While primordial prevention is based on preventing risk factors at the community or population level, primary prevention strategies can be aimed at the individual level. At this level, the main focus is still on mitigation of risk factors but a greater emphasis should be placed upon access to health care and medications. One strategy that has been found to be invaluable in bridging the cultural gap between Indigenous and non-Indigenous culture is the use of Aboriginal health workers (AHW)51,52. Under supervision, and with the appropriate training, AHWs can administer vaccinations, perform venepuncture, perform Pap smears and perform basic health checks51. The appointment of an AHW to a cardiac ward in a tertiary hospital in Western Australia was found to deliver more effective health education and care, reduce rates of discharge against medical advice, increase time for Indigenous patient contact and generally create a more comfortable hospital environment for Indigenous Australians52.

Secondary prevention strategies rely on the early detection of disease. As such, screening programs are highly useful. Ideally, these would be conducted through the GP setting with the presence of an AHW to assist with communication. These screening programs would involve:  measurement of height, weight and blood pressure, urine dipstick testing and spot blood glucose testing. A targeted history should also be conducted, focussing upon eliciting symptoms of IHD and peripheral vascular disease such as chest pain and claudication. If diabetes is suspected, oral glucose tolerance testing should be available. Similarly, if IHD is suspected, an ECG machine should be available. If early signs of either disease are found, management should start immediately. Information regarding the importance of compliance to treatment regimens should also be provided to prevent disease progression.

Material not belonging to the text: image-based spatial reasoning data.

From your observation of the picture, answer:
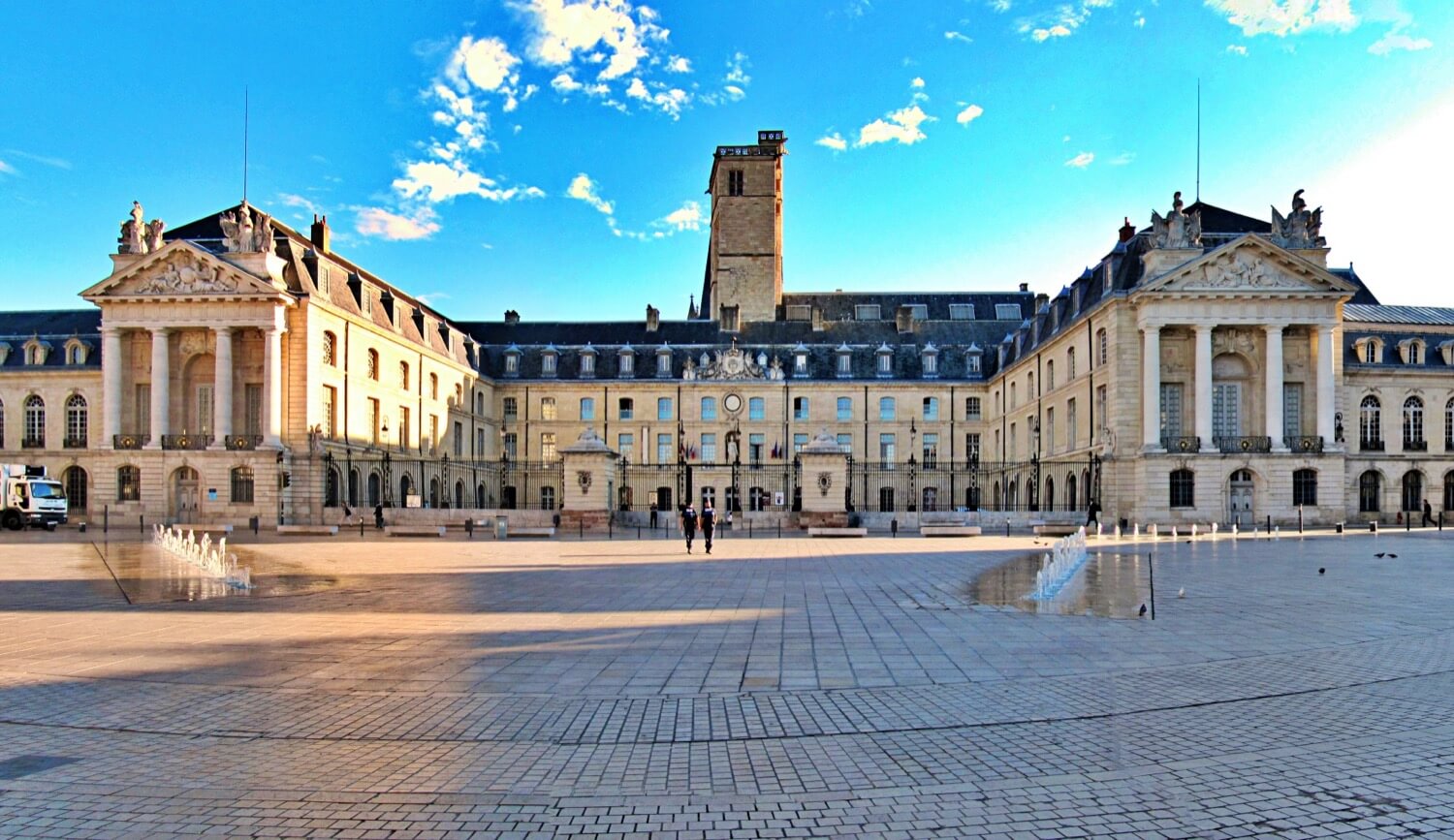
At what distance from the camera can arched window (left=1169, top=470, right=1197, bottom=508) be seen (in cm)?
4116

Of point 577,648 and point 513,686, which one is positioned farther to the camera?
point 577,648

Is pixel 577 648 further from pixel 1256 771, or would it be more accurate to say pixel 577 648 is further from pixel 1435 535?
pixel 1435 535

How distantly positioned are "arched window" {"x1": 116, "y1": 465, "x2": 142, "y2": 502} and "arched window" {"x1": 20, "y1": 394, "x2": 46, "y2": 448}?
51.4ft

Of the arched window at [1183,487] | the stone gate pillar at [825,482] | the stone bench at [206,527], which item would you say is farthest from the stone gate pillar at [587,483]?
the arched window at [1183,487]

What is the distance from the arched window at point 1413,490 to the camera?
48062 millimetres

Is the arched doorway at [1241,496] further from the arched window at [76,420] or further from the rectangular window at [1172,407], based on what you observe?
the arched window at [76,420]

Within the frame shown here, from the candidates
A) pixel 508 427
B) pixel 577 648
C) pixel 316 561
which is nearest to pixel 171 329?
pixel 508 427

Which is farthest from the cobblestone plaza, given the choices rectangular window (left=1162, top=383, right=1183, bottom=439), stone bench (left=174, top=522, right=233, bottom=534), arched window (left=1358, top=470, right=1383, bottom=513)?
arched window (left=1358, top=470, right=1383, bottom=513)

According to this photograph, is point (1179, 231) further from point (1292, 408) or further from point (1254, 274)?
point (1292, 408)

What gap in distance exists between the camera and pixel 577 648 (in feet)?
33.5

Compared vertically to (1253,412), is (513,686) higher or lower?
lower

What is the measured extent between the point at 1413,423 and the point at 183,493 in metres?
63.0

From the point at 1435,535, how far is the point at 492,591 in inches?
1390

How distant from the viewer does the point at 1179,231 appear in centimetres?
4169
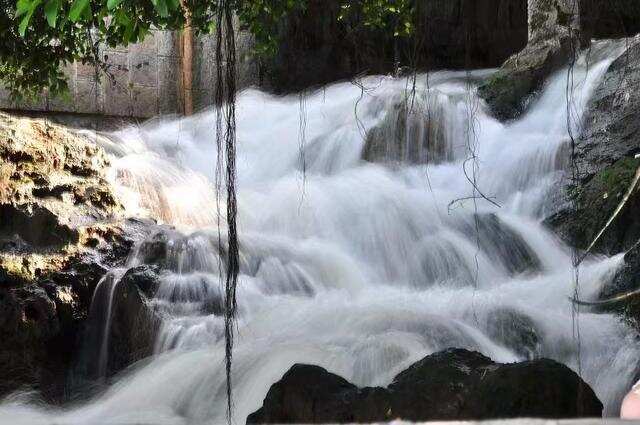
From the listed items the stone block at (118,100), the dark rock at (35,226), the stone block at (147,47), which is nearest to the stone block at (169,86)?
the stone block at (147,47)

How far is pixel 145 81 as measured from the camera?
44.8 ft

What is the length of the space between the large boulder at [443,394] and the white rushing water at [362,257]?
3.02ft

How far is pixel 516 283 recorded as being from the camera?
7688 millimetres

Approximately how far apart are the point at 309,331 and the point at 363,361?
965mm

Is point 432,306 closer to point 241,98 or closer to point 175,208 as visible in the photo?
point 175,208

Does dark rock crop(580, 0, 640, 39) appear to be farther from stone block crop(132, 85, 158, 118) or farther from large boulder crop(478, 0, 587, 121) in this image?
stone block crop(132, 85, 158, 118)

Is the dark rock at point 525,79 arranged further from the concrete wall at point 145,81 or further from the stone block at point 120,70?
the stone block at point 120,70

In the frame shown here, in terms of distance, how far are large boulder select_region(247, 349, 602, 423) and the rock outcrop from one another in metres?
2.78

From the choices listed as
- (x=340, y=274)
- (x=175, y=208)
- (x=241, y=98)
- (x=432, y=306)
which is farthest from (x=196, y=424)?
(x=241, y=98)

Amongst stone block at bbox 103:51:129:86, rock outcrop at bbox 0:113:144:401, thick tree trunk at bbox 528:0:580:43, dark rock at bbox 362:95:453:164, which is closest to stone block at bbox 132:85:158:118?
stone block at bbox 103:51:129:86

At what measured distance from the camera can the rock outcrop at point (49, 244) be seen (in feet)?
23.2

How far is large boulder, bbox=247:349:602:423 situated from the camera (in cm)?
435

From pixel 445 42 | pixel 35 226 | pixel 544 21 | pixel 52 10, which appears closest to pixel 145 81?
pixel 544 21

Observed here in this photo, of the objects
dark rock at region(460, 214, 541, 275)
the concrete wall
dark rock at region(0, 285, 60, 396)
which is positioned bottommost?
dark rock at region(0, 285, 60, 396)
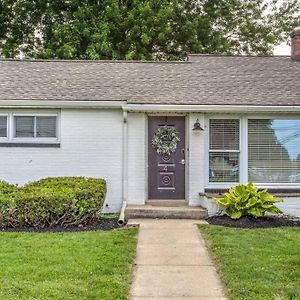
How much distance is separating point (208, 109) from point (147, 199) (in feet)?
8.43

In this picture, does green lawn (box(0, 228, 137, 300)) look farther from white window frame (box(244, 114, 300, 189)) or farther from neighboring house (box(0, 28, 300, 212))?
white window frame (box(244, 114, 300, 189))

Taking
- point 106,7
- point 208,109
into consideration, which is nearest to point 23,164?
point 208,109

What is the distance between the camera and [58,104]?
35.0 feet

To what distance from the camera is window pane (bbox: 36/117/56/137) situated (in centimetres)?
1090

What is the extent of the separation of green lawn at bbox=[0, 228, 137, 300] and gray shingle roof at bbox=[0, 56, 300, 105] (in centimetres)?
418

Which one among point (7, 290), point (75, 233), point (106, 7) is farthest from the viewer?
point (106, 7)

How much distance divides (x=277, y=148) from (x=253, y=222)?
2.45 metres

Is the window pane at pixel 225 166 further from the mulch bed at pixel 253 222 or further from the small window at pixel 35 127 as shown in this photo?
the small window at pixel 35 127

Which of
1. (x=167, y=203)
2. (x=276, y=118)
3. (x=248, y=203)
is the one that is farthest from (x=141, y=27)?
(x=248, y=203)

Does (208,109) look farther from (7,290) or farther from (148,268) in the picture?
(7,290)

Tertiary prevention strategies rely heavily upon health professionals and could be facilitated through the use of an AHW. In order to effectively manage IHD and diabetes, regular consultations with a range of health professionals are required. This reinforces the importance of access to primary health care and health education.

Conclusion

IHD and diabetes represent a substantial percentage of the total burden of disease and injury in Australia. In the total Australian population, these two diseases represented approximately 15% of DALYs in 2003. When looking at the Indigenous population alone, these diseases were responsible for closer to 19% of DALYs. Effective management of these diseases is costly and requires a high degree of compliance with treatment plans. While prevalence is higher among the Indigenous Australian population, uptake of procedure rates is considerable lower than in non-Indigenous populations. Reasons for the discrepancy in procedure rates have been attributed to perceived lack of compliance, which may be the result of inadequate health education regarding the condition, and premature discharge from hospital against medical advice. Employment of an AHW has been shown to provide better outcomes regarding both of these factors. Prevention strategies have been discussed above and there is much opportunity to implement change at multiple levels.